What is Azure Databricks?
- Azure Databricks is the fruit of a partnership between Microsoft and Apache Spark powerhouse, Databricks.
- The service provides a cloud-based environment for data scientists, data engineers and business analysts to perform analysis quickly and interactively, build models and deploy workflows using Apache Spark
- It’s designed specifically for big data processing and data scientists can take advantage of built-in core API for core languages like SQL, Python, and Scala.
Why Azure Databricks?
- Connect to any datasource , on premises , cloud ( ADW, Azure Data Lake ) etc..
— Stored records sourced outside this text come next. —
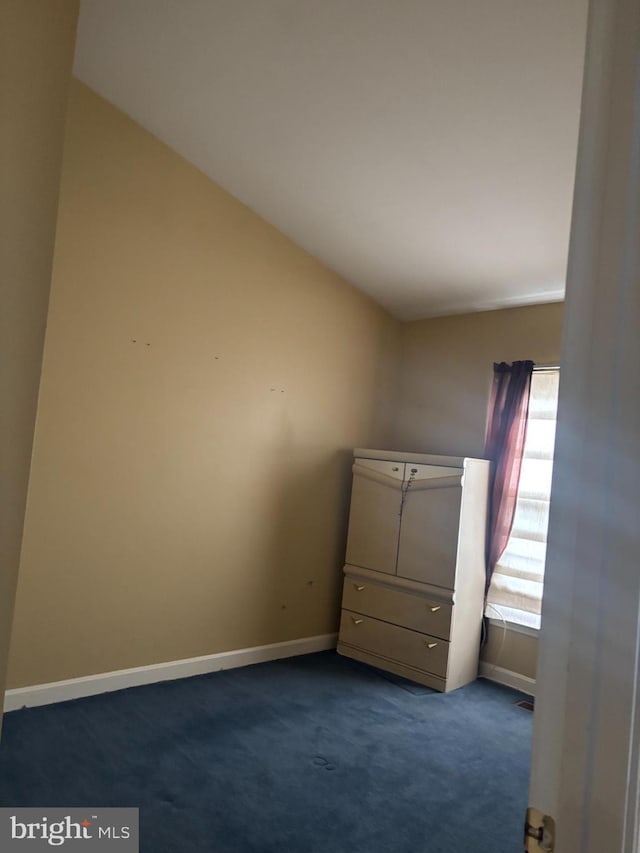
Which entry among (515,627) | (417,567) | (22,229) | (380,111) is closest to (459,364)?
(417,567)

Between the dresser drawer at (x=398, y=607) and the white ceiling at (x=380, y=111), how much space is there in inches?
81.7

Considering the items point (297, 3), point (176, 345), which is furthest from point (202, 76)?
point (176, 345)

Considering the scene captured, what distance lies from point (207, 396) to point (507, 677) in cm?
258

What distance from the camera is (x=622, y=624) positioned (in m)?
0.60

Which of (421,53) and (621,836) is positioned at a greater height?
(421,53)

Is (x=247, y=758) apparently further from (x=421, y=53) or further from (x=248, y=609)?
(x=421, y=53)

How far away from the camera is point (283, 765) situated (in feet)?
8.56

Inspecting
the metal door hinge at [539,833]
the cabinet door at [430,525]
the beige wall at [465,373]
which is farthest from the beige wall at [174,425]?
the metal door hinge at [539,833]

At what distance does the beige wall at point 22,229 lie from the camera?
1134 millimetres

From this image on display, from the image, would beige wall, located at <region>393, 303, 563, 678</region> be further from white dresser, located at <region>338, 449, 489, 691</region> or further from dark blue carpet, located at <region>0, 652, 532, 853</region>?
dark blue carpet, located at <region>0, 652, 532, 853</region>

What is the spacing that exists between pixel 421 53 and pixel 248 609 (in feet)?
10.2

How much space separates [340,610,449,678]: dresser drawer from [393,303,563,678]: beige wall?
0.50 metres

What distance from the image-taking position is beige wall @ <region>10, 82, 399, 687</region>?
3.05 metres

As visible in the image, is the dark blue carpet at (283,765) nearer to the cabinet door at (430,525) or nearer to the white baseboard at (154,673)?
the white baseboard at (154,673)
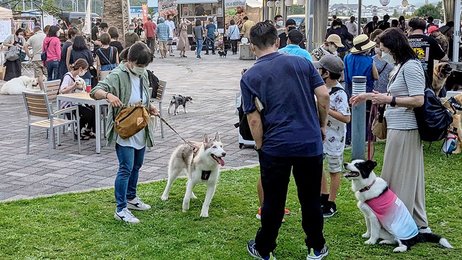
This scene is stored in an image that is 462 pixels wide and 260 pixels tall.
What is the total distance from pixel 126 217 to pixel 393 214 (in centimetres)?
246

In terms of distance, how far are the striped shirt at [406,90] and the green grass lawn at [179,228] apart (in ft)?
3.41

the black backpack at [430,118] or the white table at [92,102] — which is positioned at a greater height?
the black backpack at [430,118]

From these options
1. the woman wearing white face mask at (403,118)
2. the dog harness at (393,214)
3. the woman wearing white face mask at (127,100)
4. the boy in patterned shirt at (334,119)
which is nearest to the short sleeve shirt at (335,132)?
the boy in patterned shirt at (334,119)

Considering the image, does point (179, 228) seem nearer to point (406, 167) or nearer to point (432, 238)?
→ point (406, 167)

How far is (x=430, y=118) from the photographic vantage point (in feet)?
15.2

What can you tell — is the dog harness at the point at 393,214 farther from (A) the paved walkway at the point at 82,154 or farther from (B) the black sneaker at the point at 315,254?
(A) the paved walkway at the point at 82,154

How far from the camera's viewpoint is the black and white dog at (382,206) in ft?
15.5

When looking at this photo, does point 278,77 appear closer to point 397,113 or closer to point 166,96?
point 397,113

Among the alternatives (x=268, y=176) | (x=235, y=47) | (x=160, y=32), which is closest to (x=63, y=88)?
(x=268, y=176)

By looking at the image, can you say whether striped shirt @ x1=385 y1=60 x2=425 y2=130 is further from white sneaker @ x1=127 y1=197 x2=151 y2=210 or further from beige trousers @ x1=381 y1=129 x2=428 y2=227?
white sneaker @ x1=127 y1=197 x2=151 y2=210

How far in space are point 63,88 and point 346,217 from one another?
18.7ft

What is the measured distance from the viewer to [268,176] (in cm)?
428

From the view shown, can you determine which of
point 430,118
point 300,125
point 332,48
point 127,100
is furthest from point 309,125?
point 332,48

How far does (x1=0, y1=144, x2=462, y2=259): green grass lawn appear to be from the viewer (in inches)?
192
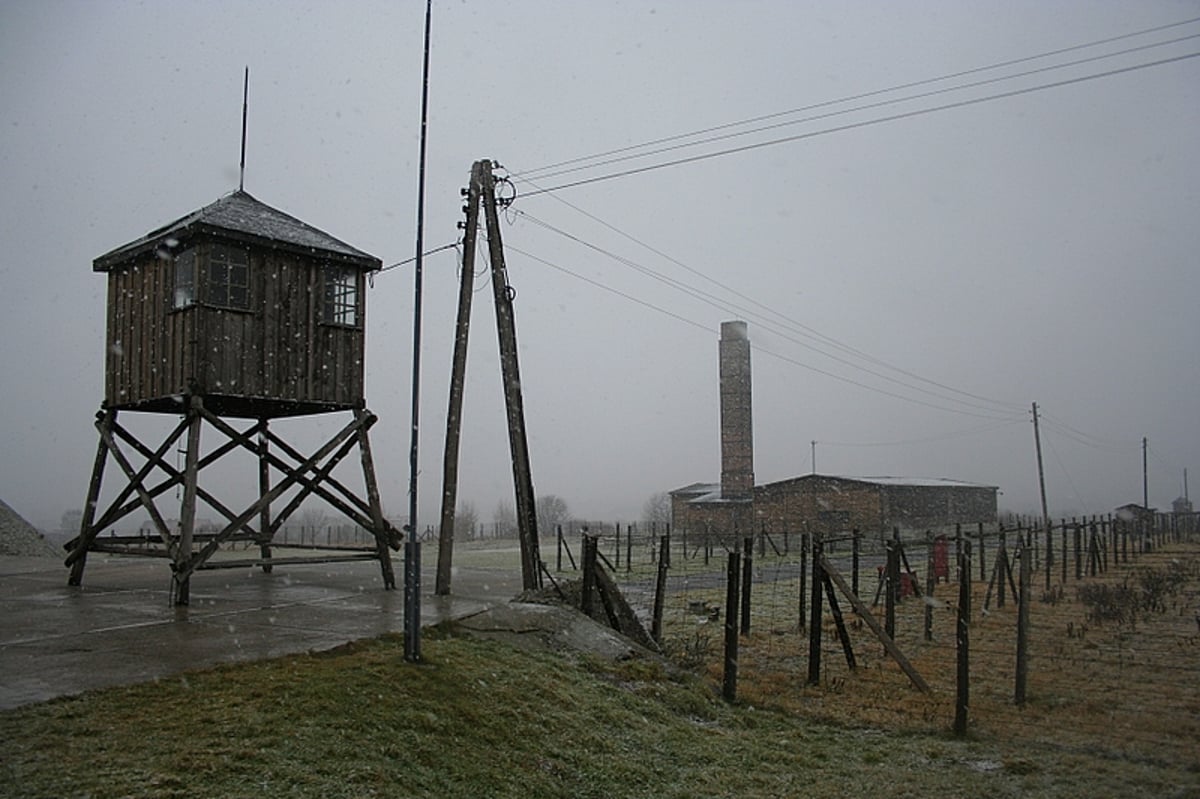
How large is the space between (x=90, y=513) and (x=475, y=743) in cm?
922

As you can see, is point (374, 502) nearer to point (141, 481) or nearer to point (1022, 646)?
point (141, 481)

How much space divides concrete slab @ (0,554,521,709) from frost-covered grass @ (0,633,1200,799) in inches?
21.0

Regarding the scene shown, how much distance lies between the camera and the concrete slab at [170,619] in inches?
283

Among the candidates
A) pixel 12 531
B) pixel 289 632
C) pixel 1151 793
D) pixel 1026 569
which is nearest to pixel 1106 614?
pixel 1026 569

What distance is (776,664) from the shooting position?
13.3 m

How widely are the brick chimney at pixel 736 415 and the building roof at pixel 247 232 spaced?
4123 centimetres

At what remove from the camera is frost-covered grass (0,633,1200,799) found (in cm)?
533

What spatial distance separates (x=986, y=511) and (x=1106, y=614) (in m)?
50.8

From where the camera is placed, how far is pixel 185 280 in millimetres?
12016

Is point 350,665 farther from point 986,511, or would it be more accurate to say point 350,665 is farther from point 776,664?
point 986,511

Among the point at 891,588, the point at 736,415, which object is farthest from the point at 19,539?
the point at 736,415

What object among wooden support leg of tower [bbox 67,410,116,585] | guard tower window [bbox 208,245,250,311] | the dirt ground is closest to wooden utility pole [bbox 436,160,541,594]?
guard tower window [bbox 208,245,250,311]

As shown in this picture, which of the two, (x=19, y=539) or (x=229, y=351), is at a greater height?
(x=229, y=351)

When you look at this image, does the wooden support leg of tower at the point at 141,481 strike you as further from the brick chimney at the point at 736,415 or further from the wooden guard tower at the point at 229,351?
the brick chimney at the point at 736,415
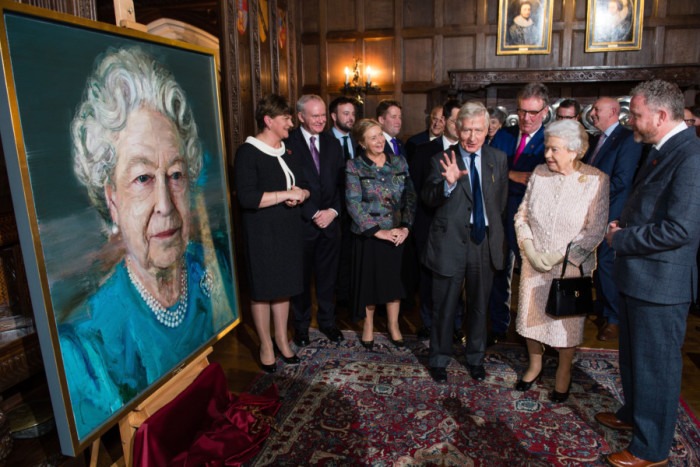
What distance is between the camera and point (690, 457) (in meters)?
2.59

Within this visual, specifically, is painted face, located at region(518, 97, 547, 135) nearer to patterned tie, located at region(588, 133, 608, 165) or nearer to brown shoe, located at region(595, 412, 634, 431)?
patterned tie, located at region(588, 133, 608, 165)

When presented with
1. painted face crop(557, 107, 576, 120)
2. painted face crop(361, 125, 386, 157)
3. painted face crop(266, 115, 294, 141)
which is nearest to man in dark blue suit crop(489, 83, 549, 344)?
painted face crop(557, 107, 576, 120)

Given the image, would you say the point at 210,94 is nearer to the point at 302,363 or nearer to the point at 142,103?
the point at 142,103

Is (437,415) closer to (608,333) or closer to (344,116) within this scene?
(608,333)

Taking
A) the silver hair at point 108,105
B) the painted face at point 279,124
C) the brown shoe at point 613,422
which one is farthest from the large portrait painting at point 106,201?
the brown shoe at point 613,422

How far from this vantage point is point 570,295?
9.35ft

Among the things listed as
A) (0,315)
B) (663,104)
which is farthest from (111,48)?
(663,104)

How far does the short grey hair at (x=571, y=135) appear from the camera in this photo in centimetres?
277

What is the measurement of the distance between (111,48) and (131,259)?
0.89m

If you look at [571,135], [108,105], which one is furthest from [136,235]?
[571,135]

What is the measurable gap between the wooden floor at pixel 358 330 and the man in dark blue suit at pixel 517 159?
0.28 m

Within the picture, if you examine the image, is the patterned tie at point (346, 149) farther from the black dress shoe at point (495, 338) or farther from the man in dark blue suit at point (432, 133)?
the black dress shoe at point (495, 338)

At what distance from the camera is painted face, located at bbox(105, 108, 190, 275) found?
85.7 inches

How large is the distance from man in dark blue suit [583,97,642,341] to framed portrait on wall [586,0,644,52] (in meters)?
3.40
- Integrate with Git and get versioning capabilities
- Share notebooks and work with peers in multiple languages (R, Python, SQL and Scala) and libraries of choice. Real-time coauthoring, commenting, and automated versioning simplify collaboration while staying in control.
- Quickly discover new insights with built-in interactive visualizations or any library like matplotlib or ggplot. Export results and notebooks in html or ipynb format, or build and share dashboards that always stay up to date.
- Schedule notebooks to automatically run Machine Learning and data pipelines at scale, and create multi-stage pipelines using notebooks workflows. Set up alerts and quickly access audit logs for easy monitoring and troubleshooting.